In late 16th and early 17th century Italy, Caravaggio threw us headlong into works of art depicting gripping religious scenes. He was deemed the most famous painter in Rome. I suppose his artistic reputation preceded his criminal one. Even killing a man in 1606 still didn’t delay his painting career. His contributions to art were centered on his ability to elicit in the viewer a feeling of alliance with the church. He was known for his high contrast and treatment of light and dark. At this time, the church was in the midst of reasserting its power. And lucky for them, Caravaggio knew how to wield power, with a paintbrush. He was their key to convincing the masses of the timeless validity of the Christian faith. Caravaggio’s imagery extended a forceful hand to those in need of an ideological system on by which they could make sense of their life.

After all of these fabulous contributions, so what? How has time digested these great legacies? How do Da Vinci, Michelangelo and Caravaggio still live with us today? We need to understand how later artists interpreted their methods. Take Van Gogh. He thrived on paradox, his motto always being, “in sorrow, yet ever joyful.” One may say he is simply crazy, or one may more deeply realize that art is not intended to find clarity.
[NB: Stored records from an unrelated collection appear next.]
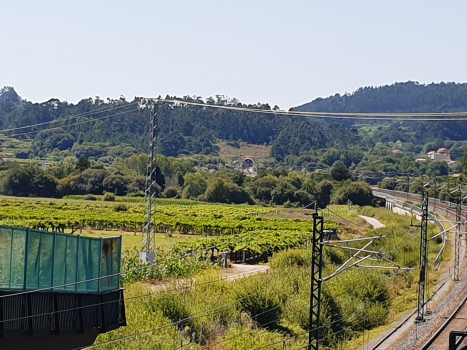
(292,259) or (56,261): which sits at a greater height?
(56,261)

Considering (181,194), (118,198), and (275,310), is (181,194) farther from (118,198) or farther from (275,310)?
(275,310)

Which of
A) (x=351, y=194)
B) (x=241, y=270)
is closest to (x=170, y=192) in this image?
(x=351, y=194)

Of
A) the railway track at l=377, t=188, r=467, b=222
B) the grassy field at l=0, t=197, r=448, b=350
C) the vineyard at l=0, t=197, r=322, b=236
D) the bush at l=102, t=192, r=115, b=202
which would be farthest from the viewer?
the bush at l=102, t=192, r=115, b=202

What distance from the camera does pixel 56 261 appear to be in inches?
596

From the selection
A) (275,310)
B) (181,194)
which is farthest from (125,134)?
(275,310)

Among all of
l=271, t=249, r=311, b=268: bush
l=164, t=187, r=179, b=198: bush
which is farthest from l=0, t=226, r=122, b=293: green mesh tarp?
l=164, t=187, r=179, b=198: bush

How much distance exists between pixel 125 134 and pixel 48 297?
18373cm

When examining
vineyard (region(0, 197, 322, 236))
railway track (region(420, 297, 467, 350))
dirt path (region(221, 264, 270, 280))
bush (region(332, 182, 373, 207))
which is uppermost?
bush (region(332, 182, 373, 207))

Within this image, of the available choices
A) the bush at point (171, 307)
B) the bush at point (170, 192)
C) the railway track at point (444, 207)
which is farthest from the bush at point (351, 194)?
the bush at point (171, 307)

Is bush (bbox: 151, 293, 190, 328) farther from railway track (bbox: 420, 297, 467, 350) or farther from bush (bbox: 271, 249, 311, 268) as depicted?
bush (bbox: 271, 249, 311, 268)

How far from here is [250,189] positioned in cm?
9800

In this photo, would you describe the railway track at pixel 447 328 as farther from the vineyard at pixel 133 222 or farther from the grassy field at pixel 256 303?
the vineyard at pixel 133 222

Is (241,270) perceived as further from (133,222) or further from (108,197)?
(108,197)

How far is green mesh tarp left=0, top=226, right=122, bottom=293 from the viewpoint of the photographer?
13852mm
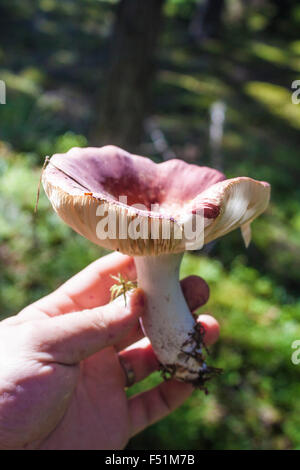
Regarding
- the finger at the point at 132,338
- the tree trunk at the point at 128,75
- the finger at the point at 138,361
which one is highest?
the tree trunk at the point at 128,75

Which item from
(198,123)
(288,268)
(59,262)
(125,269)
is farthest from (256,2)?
(125,269)

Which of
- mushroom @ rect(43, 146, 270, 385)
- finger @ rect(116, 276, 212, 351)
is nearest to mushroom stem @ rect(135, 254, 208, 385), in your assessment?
mushroom @ rect(43, 146, 270, 385)

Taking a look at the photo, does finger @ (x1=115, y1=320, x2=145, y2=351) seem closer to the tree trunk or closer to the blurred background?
the blurred background

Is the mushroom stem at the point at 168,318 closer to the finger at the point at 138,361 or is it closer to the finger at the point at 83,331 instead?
the finger at the point at 83,331

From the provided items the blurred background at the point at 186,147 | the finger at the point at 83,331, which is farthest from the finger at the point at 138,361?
the blurred background at the point at 186,147

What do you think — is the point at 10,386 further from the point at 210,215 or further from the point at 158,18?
the point at 158,18

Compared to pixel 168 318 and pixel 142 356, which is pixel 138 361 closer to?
pixel 142 356

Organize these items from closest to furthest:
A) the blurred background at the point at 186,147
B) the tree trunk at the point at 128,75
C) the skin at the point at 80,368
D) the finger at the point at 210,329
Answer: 1. the skin at the point at 80,368
2. the finger at the point at 210,329
3. the blurred background at the point at 186,147
4. the tree trunk at the point at 128,75

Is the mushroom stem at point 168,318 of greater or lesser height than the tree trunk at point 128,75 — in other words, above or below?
below
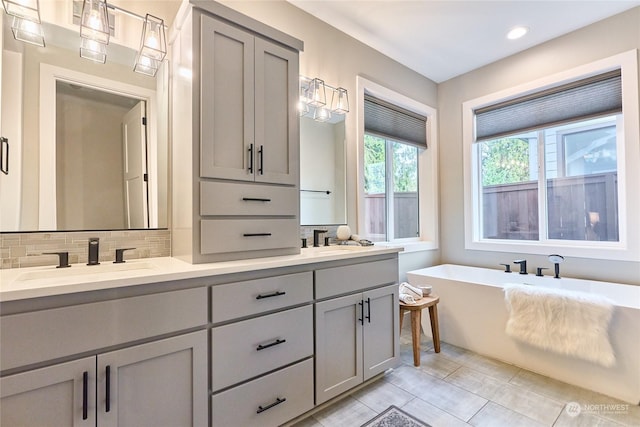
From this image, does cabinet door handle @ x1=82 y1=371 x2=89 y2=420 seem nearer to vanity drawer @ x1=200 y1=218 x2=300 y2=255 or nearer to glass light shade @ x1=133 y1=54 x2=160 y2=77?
vanity drawer @ x1=200 y1=218 x2=300 y2=255

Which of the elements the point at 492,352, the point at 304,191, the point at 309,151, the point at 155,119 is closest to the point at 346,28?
the point at 309,151

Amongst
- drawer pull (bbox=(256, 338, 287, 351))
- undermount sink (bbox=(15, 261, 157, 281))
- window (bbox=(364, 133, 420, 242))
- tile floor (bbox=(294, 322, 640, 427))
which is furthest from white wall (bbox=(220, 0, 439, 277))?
undermount sink (bbox=(15, 261, 157, 281))

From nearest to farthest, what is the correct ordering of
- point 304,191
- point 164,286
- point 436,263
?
point 164,286
point 304,191
point 436,263

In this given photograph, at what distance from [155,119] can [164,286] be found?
105 cm

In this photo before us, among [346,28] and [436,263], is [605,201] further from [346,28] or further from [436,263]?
[346,28]

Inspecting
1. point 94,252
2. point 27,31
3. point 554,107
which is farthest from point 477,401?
point 27,31

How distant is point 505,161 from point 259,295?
3.07 metres

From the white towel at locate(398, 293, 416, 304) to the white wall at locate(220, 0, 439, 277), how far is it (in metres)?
0.68

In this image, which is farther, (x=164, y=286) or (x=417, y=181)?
(x=417, y=181)

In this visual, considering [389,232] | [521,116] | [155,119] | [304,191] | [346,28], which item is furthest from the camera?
[389,232]

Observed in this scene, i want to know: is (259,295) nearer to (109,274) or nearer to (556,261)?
(109,274)

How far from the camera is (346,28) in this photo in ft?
8.34

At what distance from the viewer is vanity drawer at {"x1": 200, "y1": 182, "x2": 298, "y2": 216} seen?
146cm

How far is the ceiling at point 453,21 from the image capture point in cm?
227
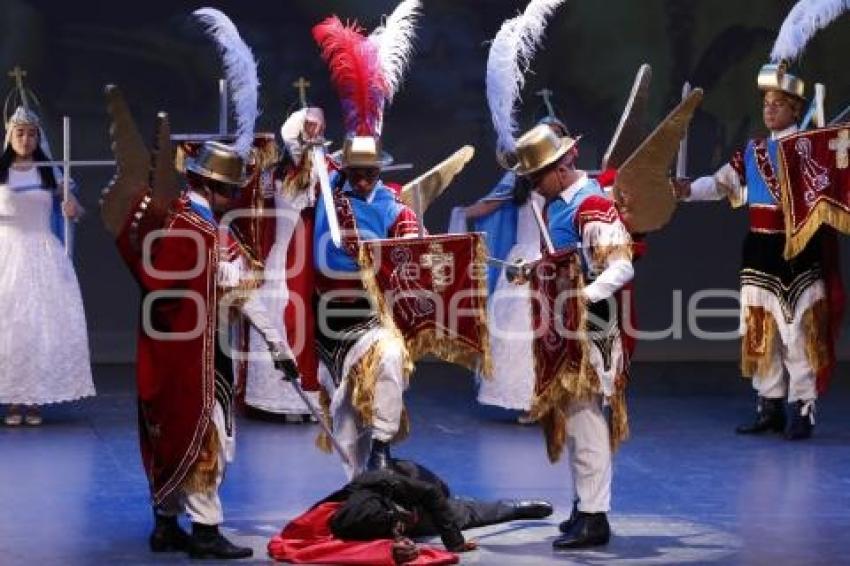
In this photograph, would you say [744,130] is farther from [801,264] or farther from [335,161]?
[335,161]

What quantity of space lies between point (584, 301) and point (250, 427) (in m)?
3.07

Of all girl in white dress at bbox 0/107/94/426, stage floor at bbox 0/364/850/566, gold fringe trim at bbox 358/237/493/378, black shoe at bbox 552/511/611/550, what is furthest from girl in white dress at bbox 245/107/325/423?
black shoe at bbox 552/511/611/550

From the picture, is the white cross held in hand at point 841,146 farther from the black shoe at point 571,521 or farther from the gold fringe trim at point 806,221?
the black shoe at point 571,521

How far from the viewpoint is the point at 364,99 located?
25.5ft

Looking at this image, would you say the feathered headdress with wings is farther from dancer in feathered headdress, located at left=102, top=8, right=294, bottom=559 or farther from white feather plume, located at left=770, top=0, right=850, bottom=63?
white feather plume, located at left=770, top=0, right=850, bottom=63

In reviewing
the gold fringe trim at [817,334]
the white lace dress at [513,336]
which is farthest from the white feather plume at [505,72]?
the gold fringe trim at [817,334]

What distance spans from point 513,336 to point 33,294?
2.19m

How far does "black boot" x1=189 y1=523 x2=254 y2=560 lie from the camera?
277 inches

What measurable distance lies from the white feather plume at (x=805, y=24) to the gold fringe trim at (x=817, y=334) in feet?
3.64

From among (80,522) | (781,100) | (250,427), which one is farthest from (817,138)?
(80,522)

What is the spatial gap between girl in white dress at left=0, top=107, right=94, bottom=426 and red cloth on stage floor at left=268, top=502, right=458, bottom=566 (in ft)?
9.16

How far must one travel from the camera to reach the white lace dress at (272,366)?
32.3 feet

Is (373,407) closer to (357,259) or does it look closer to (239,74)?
(357,259)

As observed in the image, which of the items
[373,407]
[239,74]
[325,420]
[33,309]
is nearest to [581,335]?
[373,407]
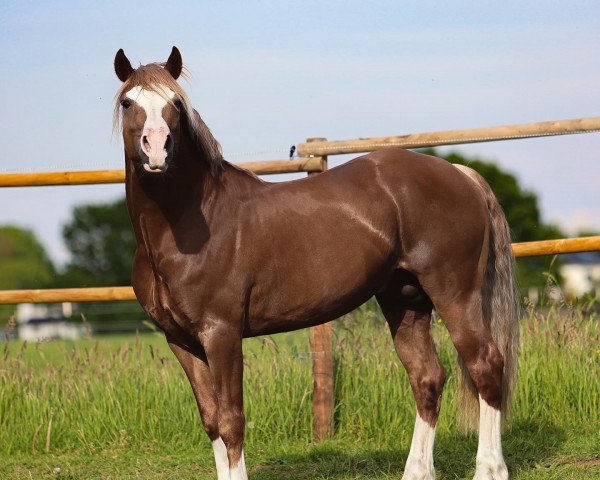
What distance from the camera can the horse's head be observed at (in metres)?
3.72

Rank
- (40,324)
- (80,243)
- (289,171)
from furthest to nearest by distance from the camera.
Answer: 1. (80,243)
2. (40,324)
3. (289,171)

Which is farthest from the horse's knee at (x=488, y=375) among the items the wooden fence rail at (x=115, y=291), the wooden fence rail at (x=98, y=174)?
the wooden fence rail at (x=98, y=174)

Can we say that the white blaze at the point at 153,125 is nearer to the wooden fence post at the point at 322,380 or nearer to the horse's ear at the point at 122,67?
the horse's ear at the point at 122,67

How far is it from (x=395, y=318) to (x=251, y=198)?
1.17m

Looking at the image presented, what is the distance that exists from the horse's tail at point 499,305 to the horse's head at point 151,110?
171cm

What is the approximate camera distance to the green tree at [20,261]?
174 feet

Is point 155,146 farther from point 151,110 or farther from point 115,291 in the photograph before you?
point 115,291

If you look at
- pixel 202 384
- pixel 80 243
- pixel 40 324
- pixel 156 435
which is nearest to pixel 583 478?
pixel 202 384

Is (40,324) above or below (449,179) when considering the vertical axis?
below

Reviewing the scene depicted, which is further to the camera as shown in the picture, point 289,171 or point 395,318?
point 289,171

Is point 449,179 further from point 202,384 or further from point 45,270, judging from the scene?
point 45,270

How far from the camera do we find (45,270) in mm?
56406

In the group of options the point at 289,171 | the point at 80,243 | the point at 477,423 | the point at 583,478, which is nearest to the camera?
the point at 583,478

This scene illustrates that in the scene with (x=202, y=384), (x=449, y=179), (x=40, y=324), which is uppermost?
(x=449, y=179)
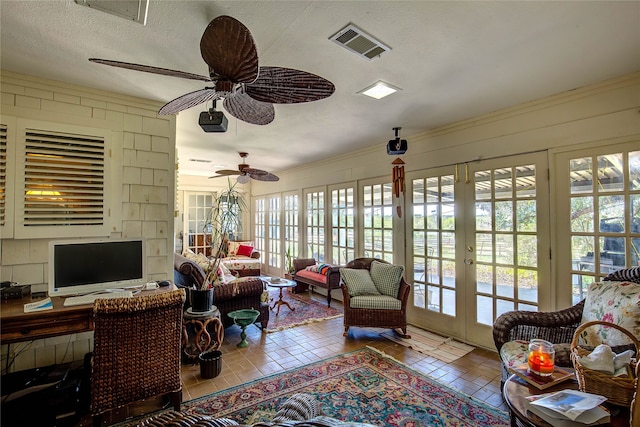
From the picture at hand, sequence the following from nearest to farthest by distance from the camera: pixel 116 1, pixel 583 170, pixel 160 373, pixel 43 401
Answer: pixel 116 1 < pixel 43 401 < pixel 160 373 < pixel 583 170

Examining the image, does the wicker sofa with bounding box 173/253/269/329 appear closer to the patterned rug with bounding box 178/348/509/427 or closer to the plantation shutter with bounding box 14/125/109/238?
the plantation shutter with bounding box 14/125/109/238

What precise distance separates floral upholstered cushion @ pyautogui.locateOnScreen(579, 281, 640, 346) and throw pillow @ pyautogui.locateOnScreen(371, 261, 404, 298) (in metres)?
1.79

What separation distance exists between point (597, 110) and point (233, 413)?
3.88 meters

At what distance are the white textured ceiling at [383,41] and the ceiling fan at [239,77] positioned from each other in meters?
0.41

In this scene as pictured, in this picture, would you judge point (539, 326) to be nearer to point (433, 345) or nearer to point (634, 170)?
point (433, 345)

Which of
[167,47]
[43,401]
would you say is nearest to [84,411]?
[43,401]

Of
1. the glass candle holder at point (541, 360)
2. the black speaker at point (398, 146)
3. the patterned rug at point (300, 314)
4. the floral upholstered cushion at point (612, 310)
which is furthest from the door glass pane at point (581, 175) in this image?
the patterned rug at point (300, 314)

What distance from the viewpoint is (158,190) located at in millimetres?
3068

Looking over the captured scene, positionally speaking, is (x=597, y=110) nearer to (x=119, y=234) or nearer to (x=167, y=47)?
(x=167, y=47)

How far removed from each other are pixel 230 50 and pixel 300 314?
3.89m

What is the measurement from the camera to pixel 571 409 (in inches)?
47.3

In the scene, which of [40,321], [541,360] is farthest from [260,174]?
[541,360]

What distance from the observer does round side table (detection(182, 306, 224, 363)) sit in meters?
2.80

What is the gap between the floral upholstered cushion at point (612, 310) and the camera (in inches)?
72.6
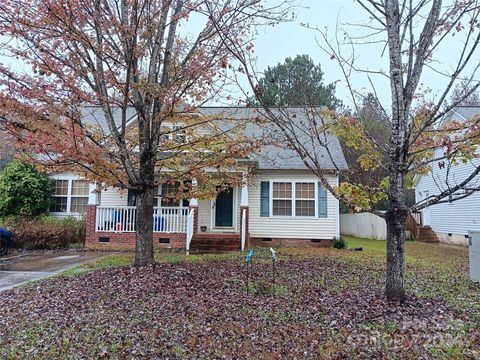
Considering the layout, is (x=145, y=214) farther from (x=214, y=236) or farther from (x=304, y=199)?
(x=304, y=199)

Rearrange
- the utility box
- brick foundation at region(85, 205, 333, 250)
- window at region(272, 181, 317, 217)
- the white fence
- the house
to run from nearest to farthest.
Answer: the utility box → brick foundation at region(85, 205, 333, 250) → the house → window at region(272, 181, 317, 217) → the white fence

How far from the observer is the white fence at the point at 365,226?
21.0 m

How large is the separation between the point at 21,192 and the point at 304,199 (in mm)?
11649

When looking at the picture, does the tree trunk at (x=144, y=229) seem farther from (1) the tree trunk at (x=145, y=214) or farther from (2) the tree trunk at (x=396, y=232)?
(2) the tree trunk at (x=396, y=232)

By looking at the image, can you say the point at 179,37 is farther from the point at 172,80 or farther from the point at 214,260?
the point at 214,260

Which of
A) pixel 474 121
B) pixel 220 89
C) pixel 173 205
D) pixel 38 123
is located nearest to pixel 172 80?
pixel 220 89

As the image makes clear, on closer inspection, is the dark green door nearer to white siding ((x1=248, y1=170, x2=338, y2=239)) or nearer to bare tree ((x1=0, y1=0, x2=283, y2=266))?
white siding ((x1=248, y1=170, x2=338, y2=239))

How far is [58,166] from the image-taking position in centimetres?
801

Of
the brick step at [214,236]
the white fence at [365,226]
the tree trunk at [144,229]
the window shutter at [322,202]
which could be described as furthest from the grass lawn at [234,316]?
the white fence at [365,226]

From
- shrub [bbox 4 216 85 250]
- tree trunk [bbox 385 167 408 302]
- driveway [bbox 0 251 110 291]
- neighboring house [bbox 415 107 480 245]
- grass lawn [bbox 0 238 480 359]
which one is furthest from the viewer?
neighboring house [bbox 415 107 480 245]

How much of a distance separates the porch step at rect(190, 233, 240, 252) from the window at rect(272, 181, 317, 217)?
255cm

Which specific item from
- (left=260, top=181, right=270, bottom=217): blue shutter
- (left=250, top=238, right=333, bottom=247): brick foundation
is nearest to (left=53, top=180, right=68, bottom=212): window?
(left=250, top=238, right=333, bottom=247): brick foundation

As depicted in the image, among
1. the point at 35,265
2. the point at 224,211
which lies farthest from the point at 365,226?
the point at 35,265

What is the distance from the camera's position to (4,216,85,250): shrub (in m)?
13.5
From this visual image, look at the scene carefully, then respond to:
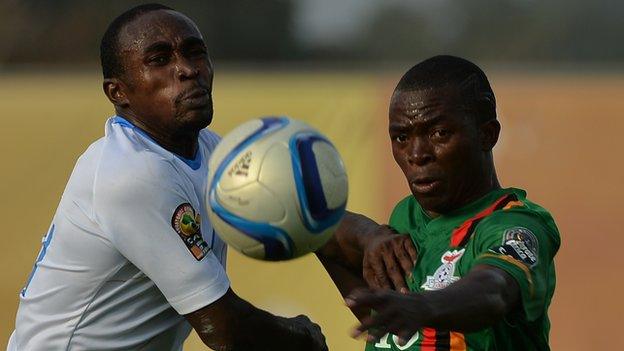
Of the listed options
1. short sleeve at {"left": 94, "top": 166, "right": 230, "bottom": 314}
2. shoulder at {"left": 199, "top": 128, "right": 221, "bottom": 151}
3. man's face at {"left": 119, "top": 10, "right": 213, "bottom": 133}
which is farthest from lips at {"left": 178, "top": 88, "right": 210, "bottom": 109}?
shoulder at {"left": 199, "top": 128, "right": 221, "bottom": 151}

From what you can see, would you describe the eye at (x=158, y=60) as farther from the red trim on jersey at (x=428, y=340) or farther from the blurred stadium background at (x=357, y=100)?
the blurred stadium background at (x=357, y=100)

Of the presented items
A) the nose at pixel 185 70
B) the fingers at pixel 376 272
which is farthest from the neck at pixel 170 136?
the fingers at pixel 376 272

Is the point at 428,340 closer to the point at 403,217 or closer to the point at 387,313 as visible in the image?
the point at 403,217

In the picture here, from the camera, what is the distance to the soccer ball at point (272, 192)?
14.6 feet

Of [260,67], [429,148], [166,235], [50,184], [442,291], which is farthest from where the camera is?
[260,67]

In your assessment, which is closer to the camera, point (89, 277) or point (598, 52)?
point (89, 277)

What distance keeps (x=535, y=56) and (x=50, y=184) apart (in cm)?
447

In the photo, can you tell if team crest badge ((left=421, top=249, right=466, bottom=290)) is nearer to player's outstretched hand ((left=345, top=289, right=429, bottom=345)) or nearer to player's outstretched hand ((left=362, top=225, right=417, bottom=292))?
player's outstretched hand ((left=362, top=225, right=417, bottom=292))

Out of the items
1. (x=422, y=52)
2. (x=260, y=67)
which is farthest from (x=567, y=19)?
(x=260, y=67)

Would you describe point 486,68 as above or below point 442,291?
below

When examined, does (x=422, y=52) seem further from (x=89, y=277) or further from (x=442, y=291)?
(x=442, y=291)

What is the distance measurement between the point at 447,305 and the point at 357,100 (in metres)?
6.89

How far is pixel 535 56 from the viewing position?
1143 centimetres

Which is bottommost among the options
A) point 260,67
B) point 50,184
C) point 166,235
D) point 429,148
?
point 50,184
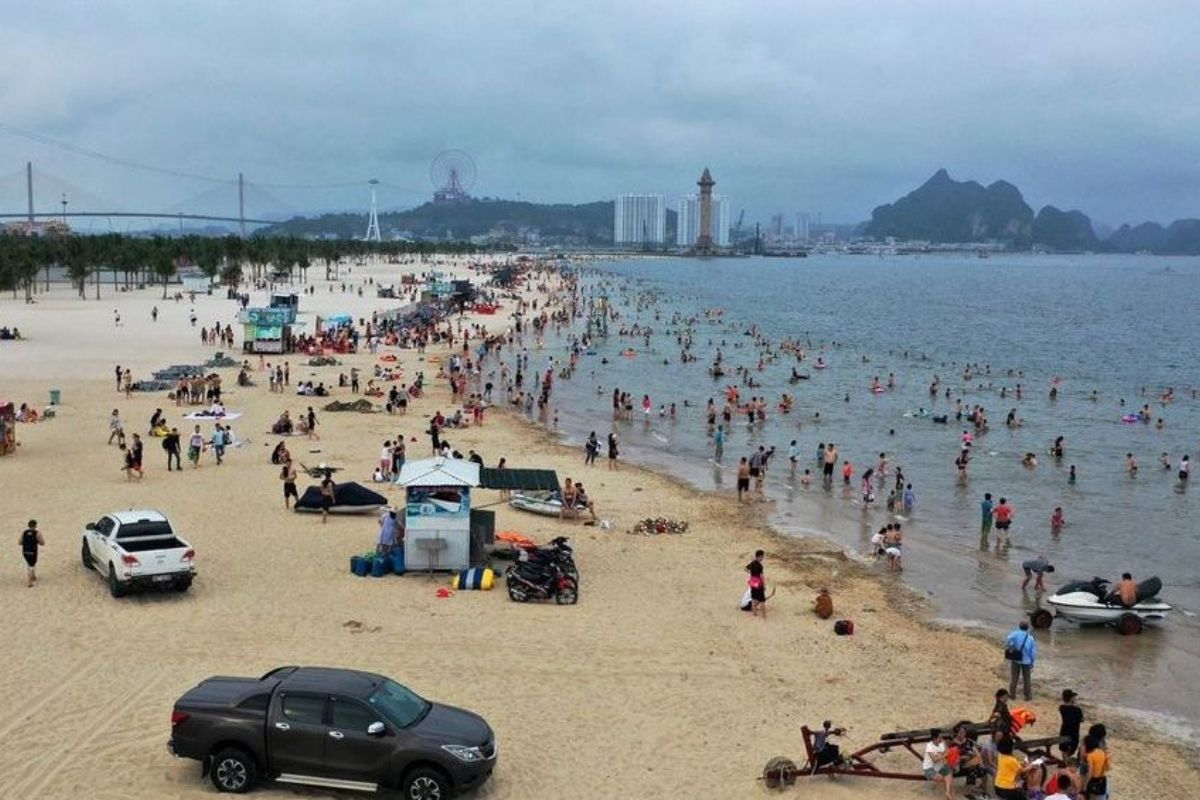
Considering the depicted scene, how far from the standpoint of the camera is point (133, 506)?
2156 cm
Art is the search. We come to realize artistic development as an organic phenomenon. Art history depicts the great journey through which brave souls hope to say something bigger than themselves. Whether art was inspired by personal reasons or societal ones, its images stand through layers of time. And what occurs in this time is what the Old Masters were the first ones to dictate. That is their power. They were the trailblazers who fearlessly discovered what it meant to produce artwork, what it meant to break new ground. And from there, new generations of artists had a starting point from whence to structure and discover their own personal words and visual interpretations in relation to their day’s cultural climates. And so, a tradition of using visual imagery and creative thinking to archive a people’s history began.

The all too common saying “out with the old and in with the new” has no meaning in art. Because in art, what is old was once new, and what is new was once old. It is impossible to forget the Old Masters. They opened the doors for the eternal cyclical renewal of legacies, the content of our very essence.